Damit wird es für das Schweizer Fedcup-Team extrem schwierig, den Abstieg in die Niederungen der Europa-Zone zu vermeiden. Nach dem 1. Tag der Partie gegen Schweden liegen die favorisierten Schweizerinnen in Malmö 0:2 zurück.
Patty Schnyder unterlag Sofia Arvidsson diskussionlos 2:6, 2:6. Und Myriam Casanova verlor gegen die schwedische Nummer eins Asa Svensson 2:6, 4:6.
Wie schon in Bratislava müssen die Schweizerinnen damit versuchen, erstmals aus einem 0:2 ein 3:2 machen. Patty Schnyder spielt zuerst gegen Asa Svensson, Myriam Casanova danach gegen Sofia Arvidsson und zum Schluss wird das Doppel ausgetragen.

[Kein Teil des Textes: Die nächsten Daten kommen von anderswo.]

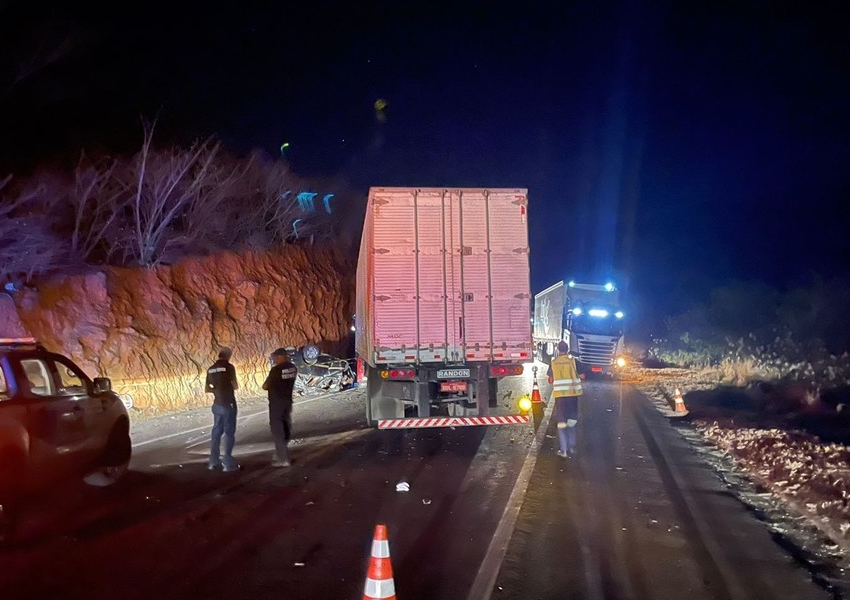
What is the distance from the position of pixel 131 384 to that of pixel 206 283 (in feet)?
18.9

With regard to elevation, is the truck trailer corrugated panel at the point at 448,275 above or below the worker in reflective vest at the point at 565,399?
above

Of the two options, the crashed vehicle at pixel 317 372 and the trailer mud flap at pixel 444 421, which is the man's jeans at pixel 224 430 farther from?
the crashed vehicle at pixel 317 372

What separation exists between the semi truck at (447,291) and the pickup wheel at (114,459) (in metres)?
4.51

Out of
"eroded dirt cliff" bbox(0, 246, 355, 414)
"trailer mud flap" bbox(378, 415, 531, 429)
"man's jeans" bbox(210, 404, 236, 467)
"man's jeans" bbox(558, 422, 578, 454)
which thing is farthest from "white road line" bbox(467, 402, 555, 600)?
"eroded dirt cliff" bbox(0, 246, 355, 414)

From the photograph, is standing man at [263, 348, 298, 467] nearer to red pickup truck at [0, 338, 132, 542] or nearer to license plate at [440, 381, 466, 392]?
red pickup truck at [0, 338, 132, 542]

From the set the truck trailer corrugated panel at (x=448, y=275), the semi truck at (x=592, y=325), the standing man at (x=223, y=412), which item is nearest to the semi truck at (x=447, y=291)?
the truck trailer corrugated panel at (x=448, y=275)

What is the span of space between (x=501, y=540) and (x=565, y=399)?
15.6 feet

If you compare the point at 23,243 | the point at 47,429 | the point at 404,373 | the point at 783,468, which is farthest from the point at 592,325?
the point at 47,429

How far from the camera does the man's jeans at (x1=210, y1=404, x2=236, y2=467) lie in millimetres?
10836

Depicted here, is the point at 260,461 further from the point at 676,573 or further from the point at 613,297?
the point at 613,297

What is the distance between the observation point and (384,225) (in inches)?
523

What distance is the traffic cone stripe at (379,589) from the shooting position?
4.59 meters

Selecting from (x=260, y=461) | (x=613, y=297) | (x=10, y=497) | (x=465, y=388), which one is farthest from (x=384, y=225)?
(x=613, y=297)

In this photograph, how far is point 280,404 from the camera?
11.0 m
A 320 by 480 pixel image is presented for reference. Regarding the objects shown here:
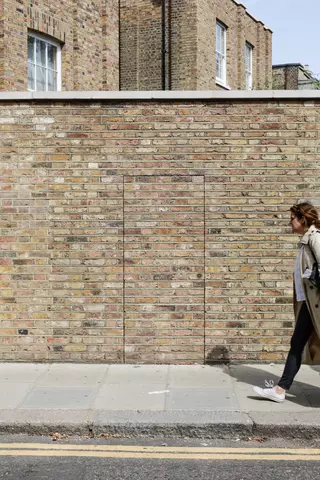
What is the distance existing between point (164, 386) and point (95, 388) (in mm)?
706

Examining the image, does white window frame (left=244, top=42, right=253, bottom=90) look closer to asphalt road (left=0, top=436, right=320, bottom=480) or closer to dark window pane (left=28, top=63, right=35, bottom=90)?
dark window pane (left=28, top=63, right=35, bottom=90)

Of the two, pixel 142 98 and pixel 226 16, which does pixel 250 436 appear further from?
pixel 226 16

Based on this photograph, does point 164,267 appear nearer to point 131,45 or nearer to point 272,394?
point 272,394

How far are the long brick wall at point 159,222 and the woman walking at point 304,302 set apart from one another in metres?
1.48

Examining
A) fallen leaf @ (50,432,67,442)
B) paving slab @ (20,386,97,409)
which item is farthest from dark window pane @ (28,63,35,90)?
fallen leaf @ (50,432,67,442)

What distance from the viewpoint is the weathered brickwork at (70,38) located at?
13391 mm

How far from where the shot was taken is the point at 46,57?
1507cm

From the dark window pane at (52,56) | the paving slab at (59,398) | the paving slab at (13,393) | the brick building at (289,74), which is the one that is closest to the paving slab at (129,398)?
the paving slab at (59,398)

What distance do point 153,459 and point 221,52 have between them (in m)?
19.3

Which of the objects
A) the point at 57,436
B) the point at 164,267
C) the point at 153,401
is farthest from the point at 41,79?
the point at 57,436

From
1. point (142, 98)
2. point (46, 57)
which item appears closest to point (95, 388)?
point (142, 98)

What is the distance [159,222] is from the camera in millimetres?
7652

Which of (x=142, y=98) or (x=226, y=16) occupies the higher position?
(x=226, y=16)

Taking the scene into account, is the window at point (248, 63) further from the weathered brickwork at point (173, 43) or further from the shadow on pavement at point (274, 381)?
the shadow on pavement at point (274, 381)
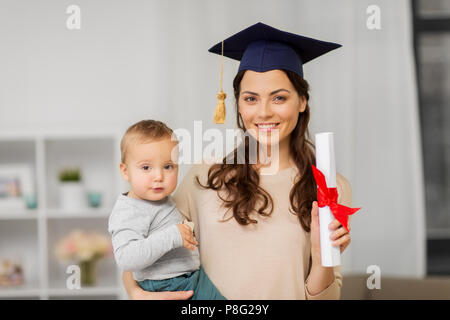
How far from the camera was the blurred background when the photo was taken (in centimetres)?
158

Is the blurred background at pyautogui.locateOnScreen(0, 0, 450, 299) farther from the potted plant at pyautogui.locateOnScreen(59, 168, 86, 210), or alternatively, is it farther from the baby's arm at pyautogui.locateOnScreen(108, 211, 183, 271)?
the baby's arm at pyautogui.locateOnScreen(108, 211, 183, 271)

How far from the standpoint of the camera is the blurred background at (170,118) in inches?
62.1

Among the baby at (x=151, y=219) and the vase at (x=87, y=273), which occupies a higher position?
the baby at (x=151, y=219)

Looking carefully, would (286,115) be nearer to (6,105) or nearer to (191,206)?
(191,206)

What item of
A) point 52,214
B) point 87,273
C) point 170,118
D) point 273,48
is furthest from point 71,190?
point 273,48

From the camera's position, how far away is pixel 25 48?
1.84 meters

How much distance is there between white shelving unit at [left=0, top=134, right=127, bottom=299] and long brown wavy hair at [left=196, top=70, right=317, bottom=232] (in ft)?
3.21

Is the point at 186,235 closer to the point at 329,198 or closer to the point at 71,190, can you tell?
the point at 329,198

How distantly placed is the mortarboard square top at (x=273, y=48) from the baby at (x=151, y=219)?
207mm

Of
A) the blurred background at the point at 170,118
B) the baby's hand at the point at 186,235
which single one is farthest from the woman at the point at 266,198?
the blurred background at the point at 170,118

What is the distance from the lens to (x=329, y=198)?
797 millimetres

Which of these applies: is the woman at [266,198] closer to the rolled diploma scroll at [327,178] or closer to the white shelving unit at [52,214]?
the rolled diploma scroll at [327,178]

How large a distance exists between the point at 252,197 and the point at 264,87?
0.21m

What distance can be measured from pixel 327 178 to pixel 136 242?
12.8 inches
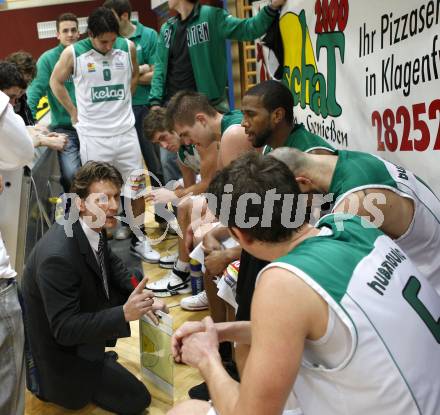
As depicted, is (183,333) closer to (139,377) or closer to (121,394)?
(121,394)

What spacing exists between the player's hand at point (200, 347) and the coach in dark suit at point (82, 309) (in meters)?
0.80

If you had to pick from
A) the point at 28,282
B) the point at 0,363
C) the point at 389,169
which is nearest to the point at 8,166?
the point at 28,282

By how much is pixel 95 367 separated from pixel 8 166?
0.97 m

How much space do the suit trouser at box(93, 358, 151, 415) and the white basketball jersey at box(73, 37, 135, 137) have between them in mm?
2323

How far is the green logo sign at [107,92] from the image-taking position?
13.9ft

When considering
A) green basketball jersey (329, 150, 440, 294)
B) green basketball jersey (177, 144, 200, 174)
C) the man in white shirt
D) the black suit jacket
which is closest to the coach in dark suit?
the black suit jacket

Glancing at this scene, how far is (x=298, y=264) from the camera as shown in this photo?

Keine Erinnerungen an April und Mai
Beim Spiel von Samstag gegen Sofia Arvidsson war von jener Patty Schnyder nichts zu sehen, die Anfang April in Charleston den Final und Ende Mai in Paris die Achtelfinals erreicht hatte und dabei unter anderen Amélie Mauresmo, Serena Williams und Jennifer Capriati geschlagen hatte.
Gegen die 18-jährige Arvidsson, im Vorjahr Finalistin beim Australian Open der Juniorinnen, fehlten ihr vor allem auf der Vorhand jegliches Timing und taktische Variationen. Schnyder schaffte es nur zweimal, ihren Aufschlag zu halten, jeweils zum 2:5.
Die Vorbereitung der Baselbieterin war denkbar schlecht gewesen. Nach ihrem Wimbledon-Out und Ferien in Griechenland hatte sie erst am Mittwoch wieder das Training aufgenommen und konnte einen Mangel an Matchpraxis nie kaschieren. Arvidsson kam so ungefährdet zum bislang wichtigsten Sieg ihrer Karriere.
Auch Nachwuchs-Hoffnung enttäuscht
Auch die Nachwuchs-Hoffnung und Brüssel-Siegerin Myriam Casanova, auf die der Druck nach Schnyders Niederlage noch gestiegen war, musste sich primär zwei Vorwürfe gefallen lassen: Ihre Returnleistung war während der gesamten Partie relativ schwach.
Zudem konnte sie im zweiten Satz bei 2:2 und 2:4 insgesamt neun Breakbälle nicht nützen, die dem Spiel möglicherweise eine Wende gegeben hätten. Die sehr intelligent spielende Svensson schaffte dann den entscheidenden Durchbruch bei 3:2.